La humanidad le hizo la contra a la Ortiba con grandes inventos como la medicina y la farmacéutica, la fluoxetina, la asistencia telefónica al suicida, los semáforos, los detectores de metales en aeropuertos, Bono, Sting y León Gieco, el 911, el fórceps, el desarme nuclear, las religiones como soporte de la vida, el psicoanálisis como soporte de la vida, el conductismo como soporte de vida, la ley de divorcio vincular, John Lennon y sus intenciones (la viva historia de una paradoja, pero ese es otro asunto), el dinero, el gimnasio. El juego de la copa. Los geriátricos como retardadores. Los geriátricos no tienen que tener olor a perfume o desodorante de ambientes porque eso quiere decir que no limpian bien. Los geriátricos tienen que tener olor a limpio, a hospital, a lavandina. De todas formas el olor a orina subyace siempre, es un dejo que remite a lo peor. Los geriátricos no son clubes de jubilados, ahí nadie juega a las cartas, ni teje ni nada. Lo que menos les importa es el concubino que les tocó en desgracia que está tan deshecho como uno, tan harto, tan rendido. ¿Qué se van a decir? ¿Cómo se van a desmentir semejante final? ¿Con qué fuerza? Pero eso sí, les dan la medicación y la misa una vez por semana y los acuestan y los levantan y les dan el brazo. La comida está cortada y sin sal y el menú lo hace una nutricionista.

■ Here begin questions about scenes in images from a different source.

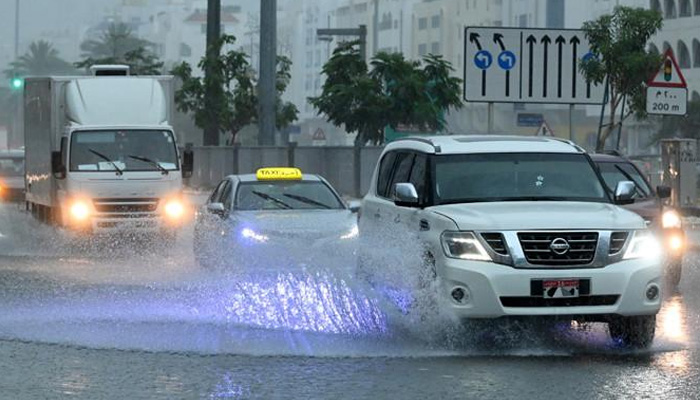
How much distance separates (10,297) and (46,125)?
1348cm

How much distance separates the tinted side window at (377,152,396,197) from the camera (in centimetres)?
1569

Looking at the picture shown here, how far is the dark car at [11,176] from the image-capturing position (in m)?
45.3

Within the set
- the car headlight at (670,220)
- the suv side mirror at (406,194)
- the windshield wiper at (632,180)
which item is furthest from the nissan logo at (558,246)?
the car headlight at (670,220)

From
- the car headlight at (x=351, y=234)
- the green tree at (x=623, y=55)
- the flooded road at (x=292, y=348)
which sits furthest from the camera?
the green tree at (x=623, y=55)

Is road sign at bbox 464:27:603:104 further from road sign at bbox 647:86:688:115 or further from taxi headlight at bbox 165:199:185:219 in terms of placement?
taxi headlight at bbox 165:199:185:219

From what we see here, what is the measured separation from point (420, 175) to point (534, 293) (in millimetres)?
2211

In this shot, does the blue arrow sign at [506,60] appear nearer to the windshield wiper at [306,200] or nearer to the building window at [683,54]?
the windshield wiper at [306,200]

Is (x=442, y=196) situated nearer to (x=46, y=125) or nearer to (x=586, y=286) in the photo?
(x=586, y=286)

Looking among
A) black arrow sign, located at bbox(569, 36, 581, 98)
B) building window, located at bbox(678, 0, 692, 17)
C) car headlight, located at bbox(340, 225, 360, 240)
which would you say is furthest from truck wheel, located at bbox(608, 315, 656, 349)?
building window, located at bbox(678, 0, 692, 17)

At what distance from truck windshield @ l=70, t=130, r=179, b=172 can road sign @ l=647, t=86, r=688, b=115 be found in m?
8.98

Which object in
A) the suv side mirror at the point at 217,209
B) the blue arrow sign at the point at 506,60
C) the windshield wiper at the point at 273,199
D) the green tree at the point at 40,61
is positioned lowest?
the suv side mirror at the point at 217,209

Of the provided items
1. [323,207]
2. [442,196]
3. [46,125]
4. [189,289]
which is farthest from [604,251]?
[46,125]

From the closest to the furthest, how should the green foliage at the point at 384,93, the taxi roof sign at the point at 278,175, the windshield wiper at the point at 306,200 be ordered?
the windshield wiper at the point at 306,200, the taxi roof sign at the point at 278,175, the green foliage at the point at 384,93

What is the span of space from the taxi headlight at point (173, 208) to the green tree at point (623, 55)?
34.9 feet
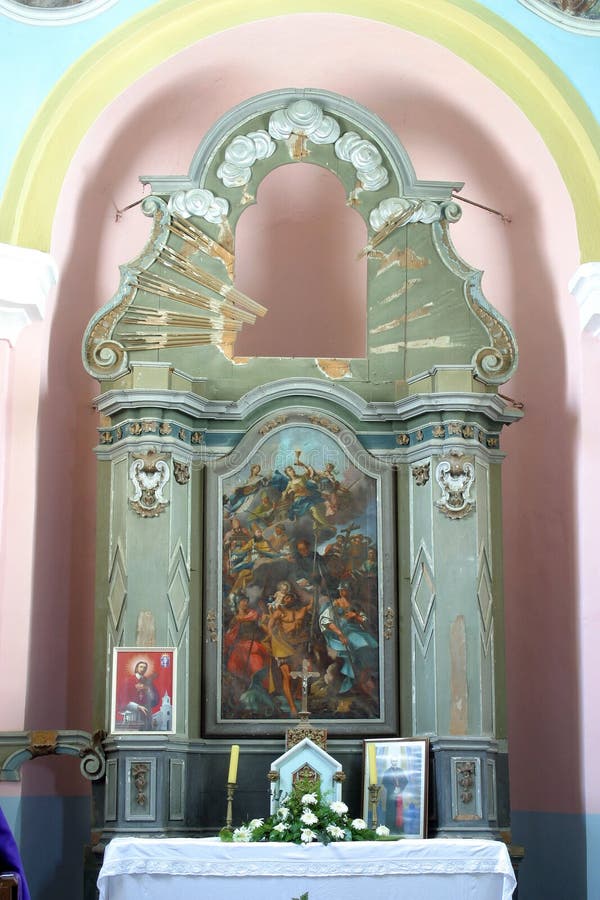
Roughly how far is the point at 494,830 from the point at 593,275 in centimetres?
413

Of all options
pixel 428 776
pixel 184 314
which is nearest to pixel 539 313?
pixel 184 314

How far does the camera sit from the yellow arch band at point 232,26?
12.0 m

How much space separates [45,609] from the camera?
11.6 m

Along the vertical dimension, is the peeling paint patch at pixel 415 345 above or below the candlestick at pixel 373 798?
above

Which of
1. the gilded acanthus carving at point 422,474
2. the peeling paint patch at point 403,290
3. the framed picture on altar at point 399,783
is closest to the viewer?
the framed picture on altar at point 399,783

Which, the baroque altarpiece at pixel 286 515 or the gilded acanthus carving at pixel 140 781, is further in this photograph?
the baroque altarpiece at pixel 286 515

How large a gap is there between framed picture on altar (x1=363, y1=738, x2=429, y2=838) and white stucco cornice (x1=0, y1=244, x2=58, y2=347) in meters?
3.98

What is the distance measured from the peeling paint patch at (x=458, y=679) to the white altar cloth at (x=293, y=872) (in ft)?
3.93

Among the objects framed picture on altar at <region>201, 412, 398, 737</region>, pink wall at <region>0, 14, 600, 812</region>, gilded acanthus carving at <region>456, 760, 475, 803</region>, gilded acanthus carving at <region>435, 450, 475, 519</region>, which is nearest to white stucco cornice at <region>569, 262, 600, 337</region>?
pink wall at <region>0, 14, 600, 812</region>

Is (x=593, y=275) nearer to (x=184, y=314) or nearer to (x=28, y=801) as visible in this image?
(x=184, y=314)

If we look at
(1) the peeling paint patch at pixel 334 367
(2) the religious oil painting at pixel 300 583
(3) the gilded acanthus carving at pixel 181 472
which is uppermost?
(1) the peeling paint patch at pixel 334 367

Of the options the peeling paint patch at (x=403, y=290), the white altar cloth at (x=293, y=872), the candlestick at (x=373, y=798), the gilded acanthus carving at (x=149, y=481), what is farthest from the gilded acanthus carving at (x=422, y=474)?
the white altar cloth at (x=293, y=872)

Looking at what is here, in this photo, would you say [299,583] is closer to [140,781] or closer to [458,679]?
[458,679]

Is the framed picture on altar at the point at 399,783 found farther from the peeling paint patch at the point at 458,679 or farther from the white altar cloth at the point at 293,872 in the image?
the white altar cloth at the point at 293,872
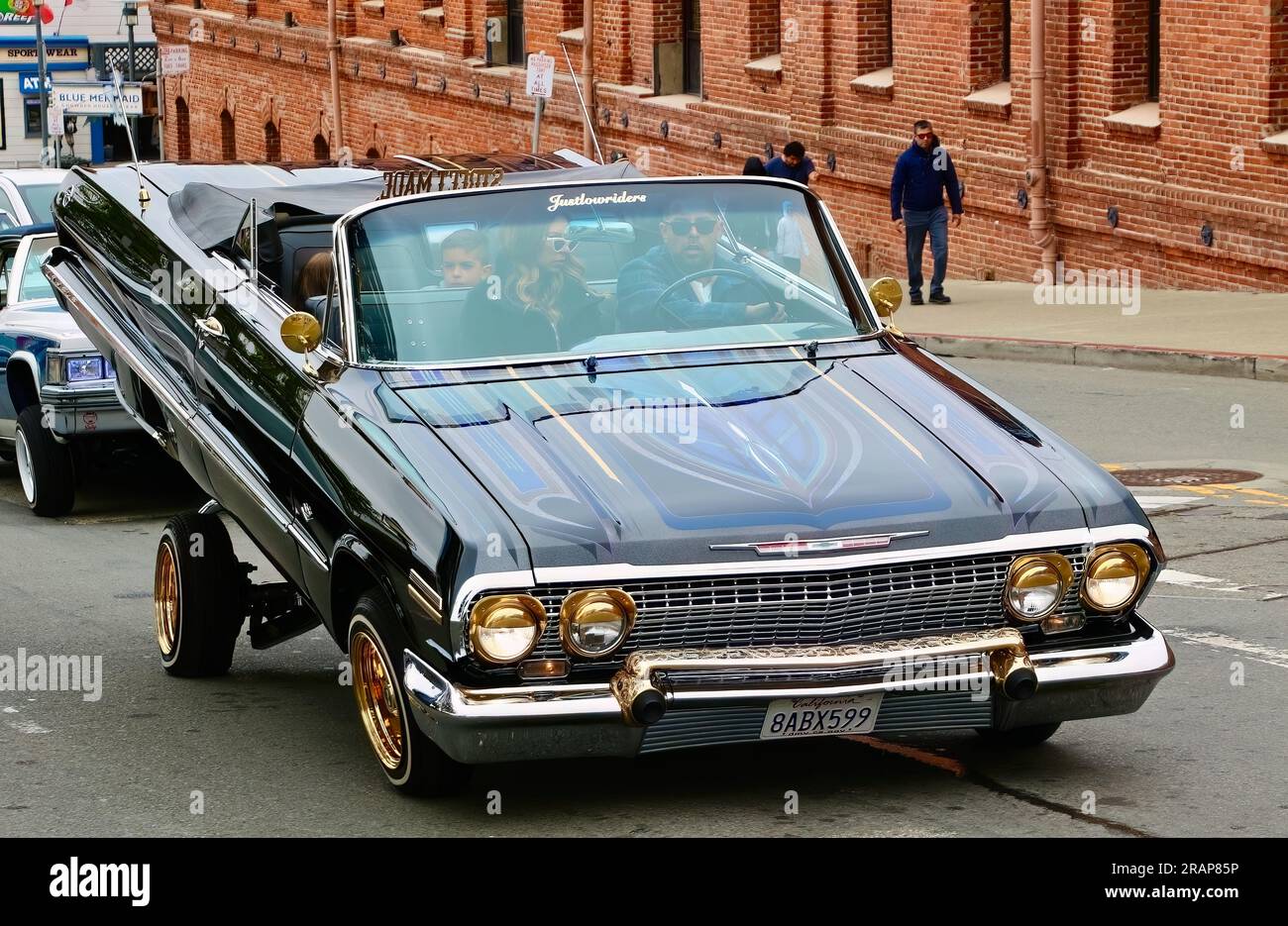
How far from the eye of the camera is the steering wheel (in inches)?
308

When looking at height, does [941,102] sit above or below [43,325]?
above

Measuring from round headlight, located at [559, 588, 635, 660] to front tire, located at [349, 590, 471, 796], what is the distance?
0.65 m

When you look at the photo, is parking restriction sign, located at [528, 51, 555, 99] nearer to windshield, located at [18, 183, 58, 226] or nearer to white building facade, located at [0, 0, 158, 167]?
windshield, located at [18, 183, 58, 226]

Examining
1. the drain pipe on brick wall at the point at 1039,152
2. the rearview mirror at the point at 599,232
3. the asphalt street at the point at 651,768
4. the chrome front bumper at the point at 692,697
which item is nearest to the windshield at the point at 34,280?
the asphalt street at the point at 651,768

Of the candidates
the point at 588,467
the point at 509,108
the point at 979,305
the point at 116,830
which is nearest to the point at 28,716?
the point at 116,830

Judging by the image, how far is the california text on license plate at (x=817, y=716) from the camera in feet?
20.8

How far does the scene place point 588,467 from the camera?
662cm

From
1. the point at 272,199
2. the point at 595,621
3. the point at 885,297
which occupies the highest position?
the point at 272,199

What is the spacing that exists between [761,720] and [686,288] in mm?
2048

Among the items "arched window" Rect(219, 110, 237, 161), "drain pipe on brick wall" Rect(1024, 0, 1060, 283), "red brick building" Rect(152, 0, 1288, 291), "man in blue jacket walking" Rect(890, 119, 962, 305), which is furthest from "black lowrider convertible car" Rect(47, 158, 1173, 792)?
"arched window" Rect(219, 110, 237, 161)

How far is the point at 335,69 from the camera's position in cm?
4328

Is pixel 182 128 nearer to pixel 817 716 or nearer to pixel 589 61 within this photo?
pixel 589 61

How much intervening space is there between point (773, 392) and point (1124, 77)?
17304mm

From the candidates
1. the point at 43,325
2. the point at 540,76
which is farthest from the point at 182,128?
the point at 43,325
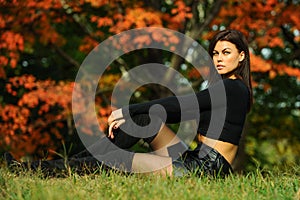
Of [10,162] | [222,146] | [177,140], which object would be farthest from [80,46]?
[222,146]

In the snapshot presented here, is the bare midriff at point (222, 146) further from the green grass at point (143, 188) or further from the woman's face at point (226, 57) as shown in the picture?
the woman's face at point (226, 57)

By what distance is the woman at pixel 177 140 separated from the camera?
13.3 ft

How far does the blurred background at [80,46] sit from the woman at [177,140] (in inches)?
184

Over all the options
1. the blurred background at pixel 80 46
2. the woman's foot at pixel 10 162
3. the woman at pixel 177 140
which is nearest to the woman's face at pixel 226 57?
the woman at pixel 177 140

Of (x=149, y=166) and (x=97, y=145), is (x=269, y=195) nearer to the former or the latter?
(x=149, y=166)

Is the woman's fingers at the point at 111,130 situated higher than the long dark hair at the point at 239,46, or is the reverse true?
the long dark hair at the point at 239,46

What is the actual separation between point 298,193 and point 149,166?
120cm

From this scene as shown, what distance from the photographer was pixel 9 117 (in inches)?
431

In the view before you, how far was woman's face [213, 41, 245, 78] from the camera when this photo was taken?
14.8 ft

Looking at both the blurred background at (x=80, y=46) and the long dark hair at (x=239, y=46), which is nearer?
the long dark hair at (x=239, y=46)

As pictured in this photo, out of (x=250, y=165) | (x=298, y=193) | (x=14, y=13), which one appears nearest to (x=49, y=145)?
(x=14, y=13)

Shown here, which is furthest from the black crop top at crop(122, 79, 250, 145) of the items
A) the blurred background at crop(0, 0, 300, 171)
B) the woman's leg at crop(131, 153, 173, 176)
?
the blurred background at crop(0, 0, 300, 171)

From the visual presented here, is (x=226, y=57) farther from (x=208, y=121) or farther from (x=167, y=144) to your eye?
(x=167, y=144)

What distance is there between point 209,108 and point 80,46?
6.68 metres
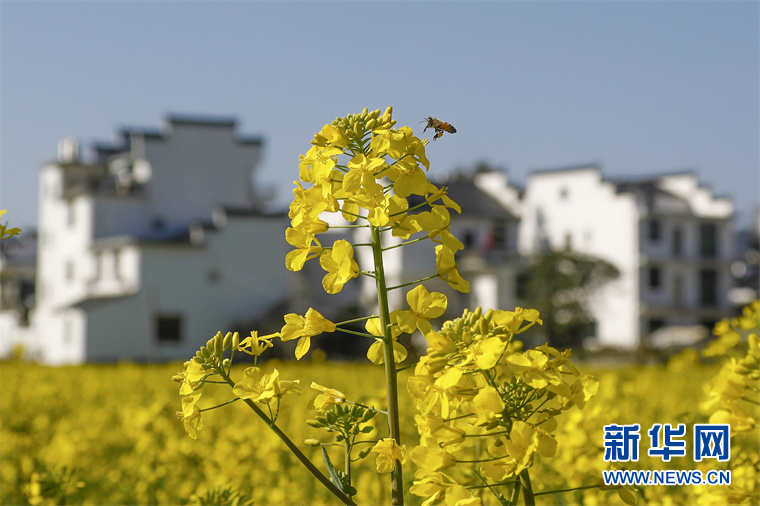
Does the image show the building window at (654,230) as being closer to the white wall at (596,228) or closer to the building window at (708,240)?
the white wall at (596,228)

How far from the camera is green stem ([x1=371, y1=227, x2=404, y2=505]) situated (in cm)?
124

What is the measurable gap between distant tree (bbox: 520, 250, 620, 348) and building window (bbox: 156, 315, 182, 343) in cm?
1133

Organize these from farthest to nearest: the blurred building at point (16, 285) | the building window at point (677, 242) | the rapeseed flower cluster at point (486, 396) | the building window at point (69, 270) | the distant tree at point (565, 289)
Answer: the blurred building at point (16, 285) < the building window at point (677, 242) < the building window at point (69, 270) < the distant tree at point (565, 289) < the rapeseed flower cluster at point (486, 396)

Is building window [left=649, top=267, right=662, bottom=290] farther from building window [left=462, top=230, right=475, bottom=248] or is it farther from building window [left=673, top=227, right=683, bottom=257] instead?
building window [left=462, top=230, right=475, bottom=248]

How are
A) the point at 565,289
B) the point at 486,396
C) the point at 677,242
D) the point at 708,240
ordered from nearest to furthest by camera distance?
the point at 486,396
the point at 565,289
the point at 677,242
the point at 708,240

Se trata de una apreciación personal. Mi proyecto de ley. Mi rezo. Mi deseo es la revocación del carácter definitivo de la Ortiba, la instauración de un tope mínimo de edad para democratizar en serio el capital vital, la eliminación de matices asociados al sufrimiento físico para morir en paz que traería como consecuencia aparejada una economía en el macromiedo, mayor libertad y un gran ahorro para los Estados mundiales. Una muerte advertida y en despedida, como de desenchufar, sin trauma ni paliativos, indolora, sería tanto menos existencial, tanto más suicida, tanto más económica. Ya no hace falta disimular que vamos a morir o, mejor dicho, presumir que no vamos a morir. Un trámite, unas cuantas disposiciones por tomar, un festejo, los honores —o no— que merecemos y de los que nos enteramos en vida. Lamentar la vida vivida o la vida perdida, depende de cada quien. Ser nuestros propios artífices funerarios. Un poco de fanfarronería, otro poco de solemnidad, unos besos, unas lágrimas y entregar el alma como quien la entrega al Diablo. Ahí, sí, sin terror, decidirse a galopar con ella. Sin agonía ni trauma. Y que si alguien quiere morir solo bailando en la terraza mirando la perspectiva de las calles de su barrio por última vez, también pueda apagarse así.